Here are some common sayings you might have heard:
Follow your heart.
If it feels good, do it.
Your heart will tell you what to do.
Now, if you are like most people in the world, you can think of some situations in which following advice like this is a very bad idea. For instance, most of us have been in a work or life situation in which we were so angered by people’s behavior, we wanted to cuss them or say some very strong things that, at the very least, we would have later regretted, and, in some cases, may have gotten us fired.
And most of us know that part of becoming a mature person is doing things that you don’t want to do in the moment because doing so brings rewards in the future. The difficult patches we work through in parenting, teaching, grad school, jobs, relationships, and any kind of habitual sports, music, or artistic practice are a good example of this.
Sometimes being a mature adult requires us to do the opposite of following our heart.
Given these experiences that almost everyone has had, it would seem that advice like “Follow your heart” and the like is some of the worst advice in world.

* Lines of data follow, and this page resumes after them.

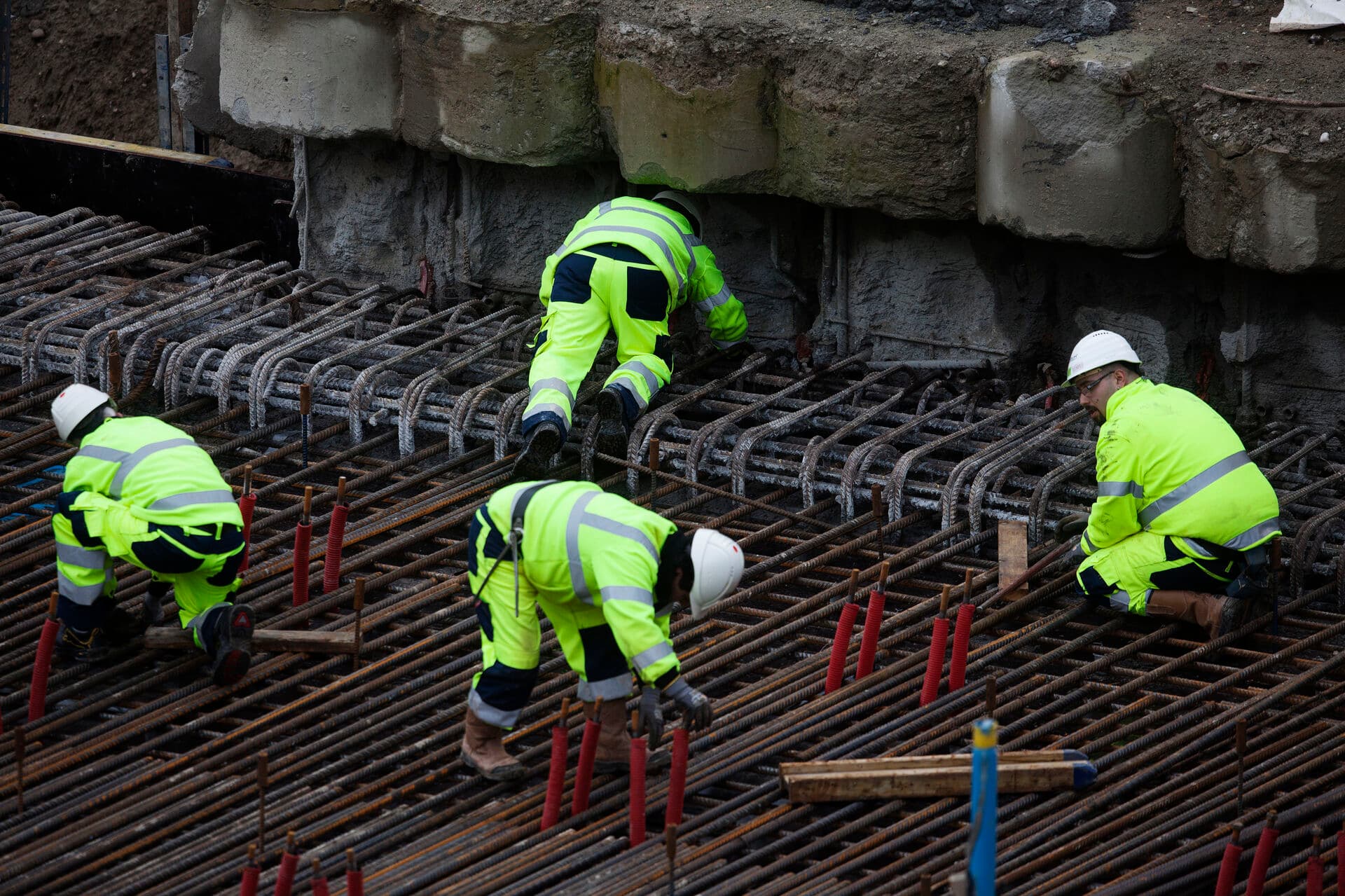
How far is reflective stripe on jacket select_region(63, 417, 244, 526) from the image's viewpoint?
7027mm

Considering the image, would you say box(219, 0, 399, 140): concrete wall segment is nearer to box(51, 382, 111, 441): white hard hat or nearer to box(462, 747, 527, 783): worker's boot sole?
box(51, 382, 111, 441): white hard hat

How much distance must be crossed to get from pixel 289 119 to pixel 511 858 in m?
5.83

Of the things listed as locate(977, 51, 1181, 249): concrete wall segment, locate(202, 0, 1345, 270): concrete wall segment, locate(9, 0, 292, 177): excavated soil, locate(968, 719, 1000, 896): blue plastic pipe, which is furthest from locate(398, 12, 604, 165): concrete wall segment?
locate(9, 0, 292, 177): excavated soil

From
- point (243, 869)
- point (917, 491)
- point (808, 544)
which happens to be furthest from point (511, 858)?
point (917, 491)

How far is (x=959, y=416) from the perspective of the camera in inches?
357

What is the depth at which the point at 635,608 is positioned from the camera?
604 cm

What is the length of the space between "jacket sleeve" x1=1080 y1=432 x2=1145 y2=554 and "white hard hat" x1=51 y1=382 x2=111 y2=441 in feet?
12.9

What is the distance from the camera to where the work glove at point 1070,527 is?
7754 mm

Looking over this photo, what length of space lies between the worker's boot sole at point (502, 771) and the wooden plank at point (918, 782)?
97 cm

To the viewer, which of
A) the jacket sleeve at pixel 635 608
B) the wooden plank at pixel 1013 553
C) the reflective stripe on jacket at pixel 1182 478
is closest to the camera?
the jacket sleeve at pixel 635 608

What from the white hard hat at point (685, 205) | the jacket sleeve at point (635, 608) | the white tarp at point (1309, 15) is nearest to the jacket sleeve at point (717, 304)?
the white hard hat at point (685, 205)

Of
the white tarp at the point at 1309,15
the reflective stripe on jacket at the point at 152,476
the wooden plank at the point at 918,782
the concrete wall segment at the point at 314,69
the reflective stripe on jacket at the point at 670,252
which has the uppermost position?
the white tarp at the point at 1309,15

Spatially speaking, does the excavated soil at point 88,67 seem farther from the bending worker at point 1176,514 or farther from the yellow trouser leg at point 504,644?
the bending worker at point 1176,514

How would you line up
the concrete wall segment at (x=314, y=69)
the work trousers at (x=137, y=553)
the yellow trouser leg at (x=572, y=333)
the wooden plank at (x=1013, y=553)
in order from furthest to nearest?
the concrete wall segment at (x=314, y=69) → the yellow trouser leg at (x=572, y=333) → the wooden plank at (x=1013, y=553) → the work trousers at (x=137, y=553)
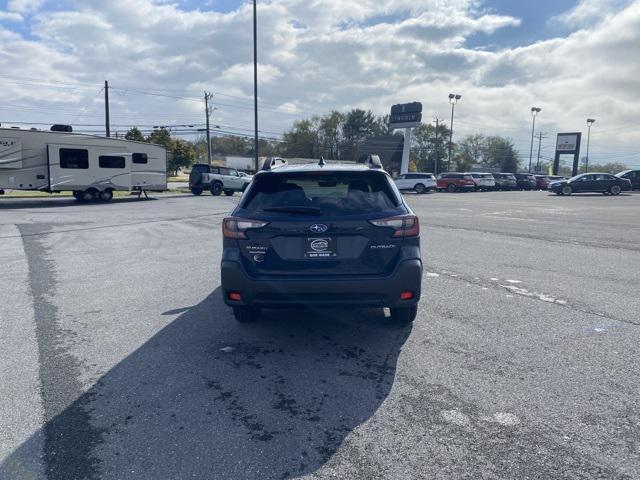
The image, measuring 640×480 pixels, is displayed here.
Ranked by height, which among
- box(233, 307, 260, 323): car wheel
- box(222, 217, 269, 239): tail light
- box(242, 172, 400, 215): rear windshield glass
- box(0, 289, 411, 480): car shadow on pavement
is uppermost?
box(242, 172, 400, 215): rear windshield glass

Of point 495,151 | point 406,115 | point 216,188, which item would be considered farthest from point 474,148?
point 216,188

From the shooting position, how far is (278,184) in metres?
4.38

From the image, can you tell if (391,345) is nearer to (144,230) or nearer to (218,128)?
(144,230)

But I actually think that this advice is very good advice if viewed in the right context, and it points to a very important skill that everyone needs to learn—namely listening to your own intuition, which is (among other things) learning how to act wisely on the information your emotions give you.
I will explain why this is so.
What are Emotions?
When people tell us to listen to our heart or to do what feels good, etc., they are telling us, more or less, to pay attention to our emotions and to give them some (or a lot) of weight in our decision-making.
So, what exactly are our emotions? People define emotions in different ways, but for the sake of this post, I will define emotions as the spiritual feelings of pleasure and pain we experience in reaction to life situations. By spiritual, I mean that part of us that allows us to step back from our life and judge whether it is going well or poorly. It is the part where our imagination, hopes, wishes, dreams, and passion for things and people (among other things) reside.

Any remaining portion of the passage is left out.